[BEGIN TASK DATA]
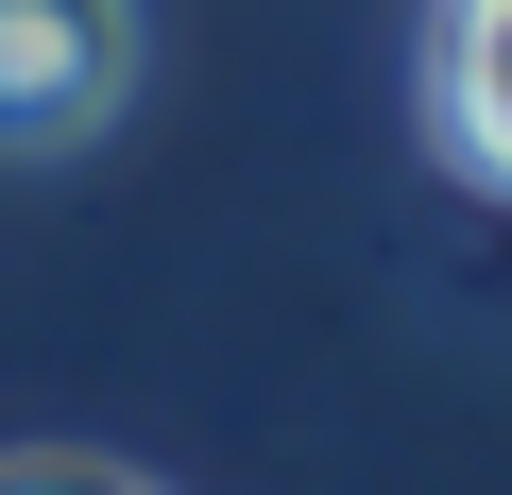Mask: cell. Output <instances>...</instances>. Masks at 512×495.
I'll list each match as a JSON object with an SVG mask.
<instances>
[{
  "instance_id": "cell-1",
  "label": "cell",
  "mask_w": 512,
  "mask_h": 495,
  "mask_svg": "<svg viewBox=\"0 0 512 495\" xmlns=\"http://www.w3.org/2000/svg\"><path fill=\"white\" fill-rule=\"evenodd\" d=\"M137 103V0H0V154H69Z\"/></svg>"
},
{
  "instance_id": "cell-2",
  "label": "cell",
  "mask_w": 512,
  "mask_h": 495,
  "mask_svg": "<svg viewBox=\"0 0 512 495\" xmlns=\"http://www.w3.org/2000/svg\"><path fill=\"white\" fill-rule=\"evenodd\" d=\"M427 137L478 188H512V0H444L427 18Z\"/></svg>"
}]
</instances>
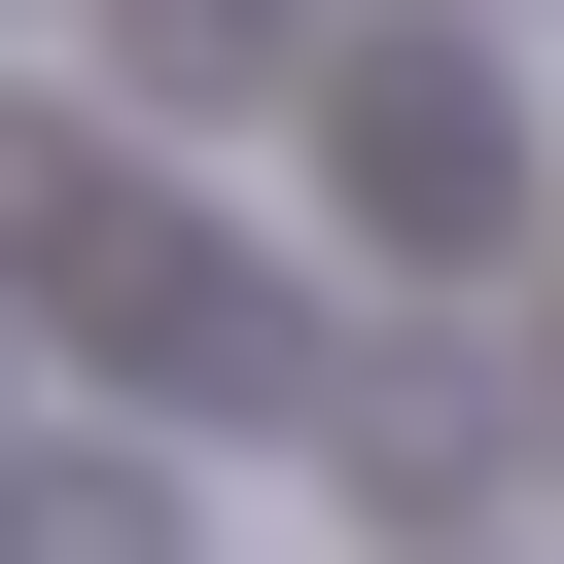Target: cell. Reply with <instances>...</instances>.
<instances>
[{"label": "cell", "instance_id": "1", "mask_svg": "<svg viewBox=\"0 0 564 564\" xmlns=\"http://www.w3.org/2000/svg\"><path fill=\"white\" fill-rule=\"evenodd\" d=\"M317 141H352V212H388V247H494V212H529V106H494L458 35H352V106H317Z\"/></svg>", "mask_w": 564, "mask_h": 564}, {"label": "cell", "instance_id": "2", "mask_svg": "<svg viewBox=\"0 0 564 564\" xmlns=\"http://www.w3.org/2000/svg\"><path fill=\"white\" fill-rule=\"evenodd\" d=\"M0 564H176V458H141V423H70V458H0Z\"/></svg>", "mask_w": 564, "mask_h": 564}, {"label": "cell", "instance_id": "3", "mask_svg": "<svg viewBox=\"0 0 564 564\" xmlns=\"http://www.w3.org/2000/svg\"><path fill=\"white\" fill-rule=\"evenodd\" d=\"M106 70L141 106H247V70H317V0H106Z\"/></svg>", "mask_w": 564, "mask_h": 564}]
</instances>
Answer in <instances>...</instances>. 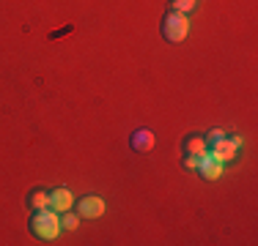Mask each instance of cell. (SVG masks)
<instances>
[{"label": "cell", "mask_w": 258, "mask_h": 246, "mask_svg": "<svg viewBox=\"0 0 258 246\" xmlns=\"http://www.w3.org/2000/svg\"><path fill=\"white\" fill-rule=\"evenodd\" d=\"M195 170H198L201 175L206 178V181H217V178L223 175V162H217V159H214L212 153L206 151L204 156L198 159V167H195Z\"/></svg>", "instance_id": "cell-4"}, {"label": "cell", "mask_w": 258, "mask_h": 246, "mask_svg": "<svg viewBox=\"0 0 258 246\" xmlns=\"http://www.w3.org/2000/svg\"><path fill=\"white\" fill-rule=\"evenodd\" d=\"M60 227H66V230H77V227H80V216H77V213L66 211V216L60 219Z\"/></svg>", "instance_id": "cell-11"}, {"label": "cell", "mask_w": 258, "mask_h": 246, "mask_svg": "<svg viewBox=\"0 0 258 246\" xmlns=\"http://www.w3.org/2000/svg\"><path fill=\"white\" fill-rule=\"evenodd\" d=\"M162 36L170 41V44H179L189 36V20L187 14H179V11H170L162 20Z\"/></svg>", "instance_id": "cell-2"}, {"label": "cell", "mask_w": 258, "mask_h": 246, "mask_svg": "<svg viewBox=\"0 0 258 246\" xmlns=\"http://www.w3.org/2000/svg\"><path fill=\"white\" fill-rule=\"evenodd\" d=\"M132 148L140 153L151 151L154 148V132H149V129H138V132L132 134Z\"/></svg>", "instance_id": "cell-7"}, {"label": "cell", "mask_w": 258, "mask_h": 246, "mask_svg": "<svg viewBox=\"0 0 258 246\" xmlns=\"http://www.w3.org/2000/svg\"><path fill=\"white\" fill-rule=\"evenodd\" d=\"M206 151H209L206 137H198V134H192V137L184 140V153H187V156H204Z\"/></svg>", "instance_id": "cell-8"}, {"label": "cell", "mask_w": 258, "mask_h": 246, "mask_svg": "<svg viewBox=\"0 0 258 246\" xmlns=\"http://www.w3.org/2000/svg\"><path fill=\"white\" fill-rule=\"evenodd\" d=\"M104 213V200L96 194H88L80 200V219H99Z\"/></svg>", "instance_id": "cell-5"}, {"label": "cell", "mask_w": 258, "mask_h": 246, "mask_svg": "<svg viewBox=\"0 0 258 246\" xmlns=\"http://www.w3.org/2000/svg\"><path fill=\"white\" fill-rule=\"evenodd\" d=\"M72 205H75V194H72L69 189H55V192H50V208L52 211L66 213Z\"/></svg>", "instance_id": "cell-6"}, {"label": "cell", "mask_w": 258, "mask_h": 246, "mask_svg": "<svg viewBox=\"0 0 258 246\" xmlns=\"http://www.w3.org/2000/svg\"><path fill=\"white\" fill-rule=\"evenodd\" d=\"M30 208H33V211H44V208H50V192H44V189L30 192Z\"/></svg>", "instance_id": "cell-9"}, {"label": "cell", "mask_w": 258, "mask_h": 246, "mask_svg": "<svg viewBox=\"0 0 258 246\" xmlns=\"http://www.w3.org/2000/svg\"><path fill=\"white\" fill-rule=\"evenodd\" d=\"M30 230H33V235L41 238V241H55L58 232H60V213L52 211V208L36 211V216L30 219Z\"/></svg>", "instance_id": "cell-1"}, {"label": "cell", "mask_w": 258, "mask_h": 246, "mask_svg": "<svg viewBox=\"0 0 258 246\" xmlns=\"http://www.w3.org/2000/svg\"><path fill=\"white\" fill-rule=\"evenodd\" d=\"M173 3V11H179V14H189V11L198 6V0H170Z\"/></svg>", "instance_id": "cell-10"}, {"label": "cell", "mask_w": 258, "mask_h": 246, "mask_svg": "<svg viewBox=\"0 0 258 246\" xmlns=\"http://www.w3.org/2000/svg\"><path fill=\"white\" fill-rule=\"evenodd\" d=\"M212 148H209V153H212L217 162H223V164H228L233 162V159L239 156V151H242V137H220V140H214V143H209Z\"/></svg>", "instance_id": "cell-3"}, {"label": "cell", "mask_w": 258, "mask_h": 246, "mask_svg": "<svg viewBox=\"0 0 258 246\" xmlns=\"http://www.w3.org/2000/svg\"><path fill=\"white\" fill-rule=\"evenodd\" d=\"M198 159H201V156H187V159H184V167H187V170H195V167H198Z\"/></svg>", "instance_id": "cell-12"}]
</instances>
[END TASK DATA]
[BEGIN TASK DATA]
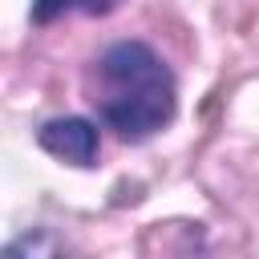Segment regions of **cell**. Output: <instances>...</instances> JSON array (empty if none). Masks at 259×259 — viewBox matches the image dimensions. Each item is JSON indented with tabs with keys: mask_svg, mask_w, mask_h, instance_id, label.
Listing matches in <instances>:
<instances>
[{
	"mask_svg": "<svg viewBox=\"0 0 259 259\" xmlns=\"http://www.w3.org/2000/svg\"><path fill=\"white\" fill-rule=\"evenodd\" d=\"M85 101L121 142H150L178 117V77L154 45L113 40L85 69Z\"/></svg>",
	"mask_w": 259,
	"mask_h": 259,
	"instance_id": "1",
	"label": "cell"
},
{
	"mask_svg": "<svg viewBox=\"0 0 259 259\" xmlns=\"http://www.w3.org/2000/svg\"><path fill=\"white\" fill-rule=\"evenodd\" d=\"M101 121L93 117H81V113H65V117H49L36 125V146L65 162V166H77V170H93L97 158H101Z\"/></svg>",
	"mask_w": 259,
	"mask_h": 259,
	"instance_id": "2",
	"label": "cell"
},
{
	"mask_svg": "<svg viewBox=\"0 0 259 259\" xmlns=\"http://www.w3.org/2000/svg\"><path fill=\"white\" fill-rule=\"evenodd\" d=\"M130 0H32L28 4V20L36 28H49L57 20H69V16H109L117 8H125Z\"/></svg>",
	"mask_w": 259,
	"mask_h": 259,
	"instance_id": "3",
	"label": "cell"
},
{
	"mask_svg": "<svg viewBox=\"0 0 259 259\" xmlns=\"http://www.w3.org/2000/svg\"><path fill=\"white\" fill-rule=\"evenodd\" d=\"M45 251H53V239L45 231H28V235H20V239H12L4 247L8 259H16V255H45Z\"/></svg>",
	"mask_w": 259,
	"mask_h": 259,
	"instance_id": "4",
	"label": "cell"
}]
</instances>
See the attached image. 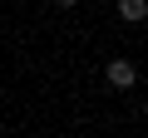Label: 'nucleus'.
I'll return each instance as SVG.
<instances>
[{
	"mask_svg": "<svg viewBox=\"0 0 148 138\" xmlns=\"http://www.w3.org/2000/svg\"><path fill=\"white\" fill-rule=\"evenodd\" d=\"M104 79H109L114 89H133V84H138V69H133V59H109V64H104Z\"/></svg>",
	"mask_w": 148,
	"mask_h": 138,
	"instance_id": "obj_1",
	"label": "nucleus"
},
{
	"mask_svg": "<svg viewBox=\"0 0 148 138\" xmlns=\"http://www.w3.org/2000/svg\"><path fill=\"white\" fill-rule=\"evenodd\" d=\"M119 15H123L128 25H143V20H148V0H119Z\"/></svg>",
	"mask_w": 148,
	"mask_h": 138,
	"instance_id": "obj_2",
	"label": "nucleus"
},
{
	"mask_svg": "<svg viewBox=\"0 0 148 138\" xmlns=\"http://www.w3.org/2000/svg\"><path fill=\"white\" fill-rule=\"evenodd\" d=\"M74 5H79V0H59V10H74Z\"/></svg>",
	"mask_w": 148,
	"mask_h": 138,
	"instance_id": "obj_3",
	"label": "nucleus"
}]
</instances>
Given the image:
[END TASK DATA]
REQUIRED TASK: Quote the part of the items above that opens with the line containing "Segment regions of" and closes with the line containing "Listing matches in", keeping both of those lines and leaving the pictures out.

PROBLEM SOLUTION:
Segment regions of **cell**. Output: <instances>...</instances> JSON array (empty if none). Masks at 259×259 — viewBox matches the image dimensions. Each item is JSON indented with tabs with keys: mask_svg, mask_w, mask_h, instance_id, label.
Listing matches in <instances>:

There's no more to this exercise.